▶ [Do this] In the records, change "sequence" to "arrange" throughout the stretch from the line containing "Beginning with furthest" through the line containing "Answer: pixel 486", and give only those lines back with everything else unchanged.

▶ [Materials provided]
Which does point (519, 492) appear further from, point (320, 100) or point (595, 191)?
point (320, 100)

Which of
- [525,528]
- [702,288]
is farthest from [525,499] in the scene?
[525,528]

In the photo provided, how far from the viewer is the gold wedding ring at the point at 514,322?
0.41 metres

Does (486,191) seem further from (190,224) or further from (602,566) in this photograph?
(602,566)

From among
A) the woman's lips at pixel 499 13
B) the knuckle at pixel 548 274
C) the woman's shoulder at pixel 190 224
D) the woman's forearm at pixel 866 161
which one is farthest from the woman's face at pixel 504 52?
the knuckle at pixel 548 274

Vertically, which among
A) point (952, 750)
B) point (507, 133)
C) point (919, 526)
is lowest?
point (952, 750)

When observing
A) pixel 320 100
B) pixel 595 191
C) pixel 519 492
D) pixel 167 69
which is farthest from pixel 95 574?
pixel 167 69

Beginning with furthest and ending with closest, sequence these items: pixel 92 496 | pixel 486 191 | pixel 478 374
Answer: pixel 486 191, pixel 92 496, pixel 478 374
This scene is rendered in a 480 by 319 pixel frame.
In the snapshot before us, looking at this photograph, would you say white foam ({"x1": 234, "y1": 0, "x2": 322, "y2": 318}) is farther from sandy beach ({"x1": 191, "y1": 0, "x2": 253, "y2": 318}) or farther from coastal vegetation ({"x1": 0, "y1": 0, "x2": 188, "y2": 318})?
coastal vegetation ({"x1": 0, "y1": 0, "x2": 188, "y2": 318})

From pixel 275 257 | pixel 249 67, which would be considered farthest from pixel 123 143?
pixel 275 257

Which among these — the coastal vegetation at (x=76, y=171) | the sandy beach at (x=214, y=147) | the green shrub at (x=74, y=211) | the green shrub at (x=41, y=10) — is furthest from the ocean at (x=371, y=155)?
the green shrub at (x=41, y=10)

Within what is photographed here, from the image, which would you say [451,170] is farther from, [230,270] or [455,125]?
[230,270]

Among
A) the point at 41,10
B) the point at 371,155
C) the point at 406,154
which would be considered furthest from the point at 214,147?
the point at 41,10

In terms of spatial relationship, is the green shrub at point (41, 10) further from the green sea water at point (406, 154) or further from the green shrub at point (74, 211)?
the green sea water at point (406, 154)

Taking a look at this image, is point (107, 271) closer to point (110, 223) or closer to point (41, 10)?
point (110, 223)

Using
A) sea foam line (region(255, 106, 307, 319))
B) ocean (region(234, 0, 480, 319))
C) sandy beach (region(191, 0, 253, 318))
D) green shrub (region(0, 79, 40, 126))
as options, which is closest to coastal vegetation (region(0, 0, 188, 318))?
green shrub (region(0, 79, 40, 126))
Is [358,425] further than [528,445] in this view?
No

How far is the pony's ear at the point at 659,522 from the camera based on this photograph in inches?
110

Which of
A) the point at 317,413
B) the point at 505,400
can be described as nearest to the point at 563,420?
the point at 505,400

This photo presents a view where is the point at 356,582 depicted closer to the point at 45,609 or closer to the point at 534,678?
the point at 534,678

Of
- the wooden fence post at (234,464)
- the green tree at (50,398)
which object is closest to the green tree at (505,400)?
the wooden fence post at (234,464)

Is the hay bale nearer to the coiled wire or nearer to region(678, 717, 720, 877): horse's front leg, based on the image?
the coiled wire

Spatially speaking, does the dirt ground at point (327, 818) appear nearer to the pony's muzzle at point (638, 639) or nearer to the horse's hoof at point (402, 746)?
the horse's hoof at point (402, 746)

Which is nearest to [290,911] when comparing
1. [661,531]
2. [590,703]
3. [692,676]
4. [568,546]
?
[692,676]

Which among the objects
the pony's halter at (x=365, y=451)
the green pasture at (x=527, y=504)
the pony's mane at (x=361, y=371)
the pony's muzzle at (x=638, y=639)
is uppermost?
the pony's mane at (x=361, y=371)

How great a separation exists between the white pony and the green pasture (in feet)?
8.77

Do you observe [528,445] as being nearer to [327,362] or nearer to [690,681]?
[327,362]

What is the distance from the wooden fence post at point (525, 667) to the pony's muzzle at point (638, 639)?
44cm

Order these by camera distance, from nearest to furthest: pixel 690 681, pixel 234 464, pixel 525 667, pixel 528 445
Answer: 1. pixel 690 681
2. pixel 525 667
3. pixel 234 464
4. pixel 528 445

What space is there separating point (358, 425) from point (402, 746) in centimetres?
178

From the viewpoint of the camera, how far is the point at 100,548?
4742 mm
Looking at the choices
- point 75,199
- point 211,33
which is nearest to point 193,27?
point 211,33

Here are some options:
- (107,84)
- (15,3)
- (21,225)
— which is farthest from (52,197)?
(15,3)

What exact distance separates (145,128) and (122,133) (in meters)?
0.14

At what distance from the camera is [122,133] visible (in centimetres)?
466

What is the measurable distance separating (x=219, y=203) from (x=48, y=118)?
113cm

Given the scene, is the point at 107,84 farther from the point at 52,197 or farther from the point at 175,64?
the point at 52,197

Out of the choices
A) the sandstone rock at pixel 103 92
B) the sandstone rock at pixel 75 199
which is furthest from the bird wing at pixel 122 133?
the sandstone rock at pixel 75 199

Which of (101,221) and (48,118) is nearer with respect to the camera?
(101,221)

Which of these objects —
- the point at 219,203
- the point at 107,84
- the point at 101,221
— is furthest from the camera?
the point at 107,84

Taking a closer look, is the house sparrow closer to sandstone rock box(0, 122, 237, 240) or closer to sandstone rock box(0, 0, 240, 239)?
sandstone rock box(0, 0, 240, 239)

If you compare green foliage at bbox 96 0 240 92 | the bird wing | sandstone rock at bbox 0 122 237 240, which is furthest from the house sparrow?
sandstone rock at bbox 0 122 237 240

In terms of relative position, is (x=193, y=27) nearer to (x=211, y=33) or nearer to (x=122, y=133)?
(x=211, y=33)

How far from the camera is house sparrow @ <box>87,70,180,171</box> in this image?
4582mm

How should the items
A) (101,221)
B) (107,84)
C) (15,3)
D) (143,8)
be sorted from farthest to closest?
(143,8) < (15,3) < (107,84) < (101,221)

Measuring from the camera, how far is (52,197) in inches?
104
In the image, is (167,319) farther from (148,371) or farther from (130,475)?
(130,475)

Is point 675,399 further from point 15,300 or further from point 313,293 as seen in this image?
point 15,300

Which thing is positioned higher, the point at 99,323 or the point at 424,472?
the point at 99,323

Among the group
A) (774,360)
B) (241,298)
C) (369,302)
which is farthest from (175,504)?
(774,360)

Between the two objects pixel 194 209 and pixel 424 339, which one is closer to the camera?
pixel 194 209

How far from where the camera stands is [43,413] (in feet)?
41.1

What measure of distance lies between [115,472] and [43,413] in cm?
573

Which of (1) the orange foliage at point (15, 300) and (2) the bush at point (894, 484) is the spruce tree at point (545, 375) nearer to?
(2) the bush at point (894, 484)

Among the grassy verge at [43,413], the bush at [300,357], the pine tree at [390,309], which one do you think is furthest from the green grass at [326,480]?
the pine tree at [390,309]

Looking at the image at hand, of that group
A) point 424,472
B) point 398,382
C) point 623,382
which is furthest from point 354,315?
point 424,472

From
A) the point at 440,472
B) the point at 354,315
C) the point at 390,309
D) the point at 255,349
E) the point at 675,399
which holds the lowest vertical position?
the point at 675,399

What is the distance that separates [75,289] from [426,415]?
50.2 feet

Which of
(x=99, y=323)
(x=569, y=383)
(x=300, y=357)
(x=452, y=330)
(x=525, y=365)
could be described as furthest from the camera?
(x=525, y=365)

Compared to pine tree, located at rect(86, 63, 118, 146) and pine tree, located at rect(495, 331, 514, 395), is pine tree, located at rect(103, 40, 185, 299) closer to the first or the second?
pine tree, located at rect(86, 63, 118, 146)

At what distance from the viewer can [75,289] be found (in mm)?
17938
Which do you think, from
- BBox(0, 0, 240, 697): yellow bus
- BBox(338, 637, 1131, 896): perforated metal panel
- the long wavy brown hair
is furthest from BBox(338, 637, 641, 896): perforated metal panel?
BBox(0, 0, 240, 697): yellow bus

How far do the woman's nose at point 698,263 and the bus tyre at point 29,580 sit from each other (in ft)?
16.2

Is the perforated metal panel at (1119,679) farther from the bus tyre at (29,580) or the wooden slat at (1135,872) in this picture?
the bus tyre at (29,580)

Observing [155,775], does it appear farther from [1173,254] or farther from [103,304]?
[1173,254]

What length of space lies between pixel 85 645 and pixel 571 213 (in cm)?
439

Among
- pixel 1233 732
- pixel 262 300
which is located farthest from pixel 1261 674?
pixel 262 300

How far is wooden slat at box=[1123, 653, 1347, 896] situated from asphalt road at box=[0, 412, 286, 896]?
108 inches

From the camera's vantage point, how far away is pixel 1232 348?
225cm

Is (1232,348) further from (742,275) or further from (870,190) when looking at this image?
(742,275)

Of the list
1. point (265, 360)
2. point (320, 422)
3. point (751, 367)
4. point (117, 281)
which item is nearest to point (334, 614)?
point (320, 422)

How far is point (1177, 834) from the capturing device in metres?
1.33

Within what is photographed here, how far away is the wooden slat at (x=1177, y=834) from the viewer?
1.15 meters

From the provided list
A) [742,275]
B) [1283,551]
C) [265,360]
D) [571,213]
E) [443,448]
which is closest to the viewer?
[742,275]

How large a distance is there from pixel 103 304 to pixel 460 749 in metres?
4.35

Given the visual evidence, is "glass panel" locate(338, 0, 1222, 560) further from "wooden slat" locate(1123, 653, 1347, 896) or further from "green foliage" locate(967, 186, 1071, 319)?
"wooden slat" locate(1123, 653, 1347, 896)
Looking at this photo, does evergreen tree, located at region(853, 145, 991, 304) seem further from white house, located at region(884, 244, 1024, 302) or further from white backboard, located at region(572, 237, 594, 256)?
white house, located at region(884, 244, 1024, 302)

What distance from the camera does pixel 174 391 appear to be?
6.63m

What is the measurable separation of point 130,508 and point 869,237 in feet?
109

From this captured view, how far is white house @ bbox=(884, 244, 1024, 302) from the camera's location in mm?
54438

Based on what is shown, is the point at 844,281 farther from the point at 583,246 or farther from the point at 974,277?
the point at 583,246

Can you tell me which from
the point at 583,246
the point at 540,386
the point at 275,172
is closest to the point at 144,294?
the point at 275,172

▶ [Written response]
Beginning with furthest and ending with closest, arrange these items: pixel 92 496 | pixel 486 191 | pixel 478 374
Answer: pixel 486 191, pixel 92 496, pixel 478 374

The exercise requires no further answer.